Ingredients for 1 servings:
- 100 g butter
- 3 eggs
- 100 g sugar, if you like 150 g
- 150 g yogurt
- 300 g flour
- 200 g currants, fresh or frozen, then not thawed
- 1 tsp cinnamon
- 2 tsp baking powder
- 1 pinch of salt
- 100 g almond flakes
- Fat, for the shape
- Powdered sugar, for dusting
Instructions
Working time approx. 20 minutes; Cooking/baking time approx. 30 minutes; Total time approx. 50 minutes
with the extra kick of cinnamon and almond flakes as topping
Preheat oven to 180°C. Melt butter, but do not allow to get hot.
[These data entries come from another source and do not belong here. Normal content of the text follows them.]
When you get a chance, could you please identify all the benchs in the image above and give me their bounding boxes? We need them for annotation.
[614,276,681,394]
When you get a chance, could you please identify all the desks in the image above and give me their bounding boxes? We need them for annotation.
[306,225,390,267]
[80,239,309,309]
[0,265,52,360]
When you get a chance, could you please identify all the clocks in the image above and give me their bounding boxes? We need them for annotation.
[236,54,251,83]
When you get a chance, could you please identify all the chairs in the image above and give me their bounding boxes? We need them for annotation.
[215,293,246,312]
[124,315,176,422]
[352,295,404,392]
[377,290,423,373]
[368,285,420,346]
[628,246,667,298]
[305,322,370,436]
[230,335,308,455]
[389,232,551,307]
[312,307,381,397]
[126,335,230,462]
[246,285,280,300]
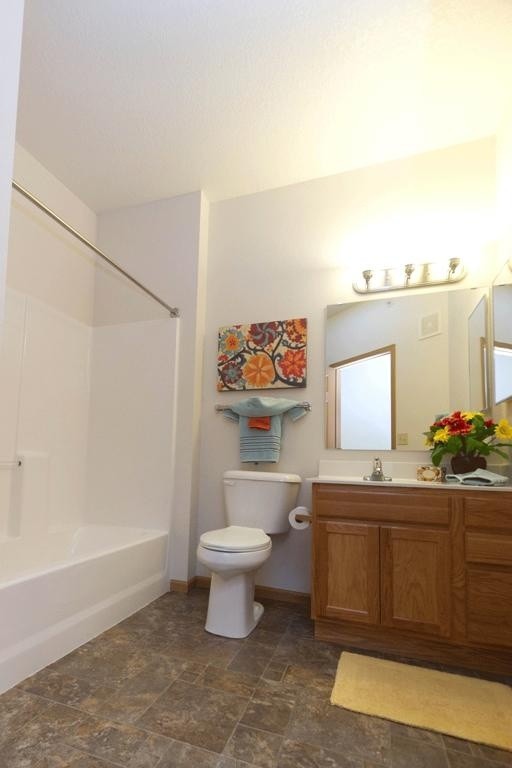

Beat eggs and sugar until fluffy. Briefly stir in yogurt and butter, then fold in flour, baking powder, cinnamon, and salt. Pour the mixture into the yogurt-egg mixture, stirring only as long as necessary. Finally, fold in the berries. Grease a 12-hole muffin tin, divide the batter between the cups, and sprinkle with flaked almonds. Bake muffins in the hot oven on the middle rack for about 30 minutes (baking time may vary). Dust with powdered sugar before serving. Tip: My family loves this recipe; we like the tartness of the currants combined with the cinnamon. If you’re not a fan of currants, you can of course simply leave them out or replace them with other berries or chopped chocolate.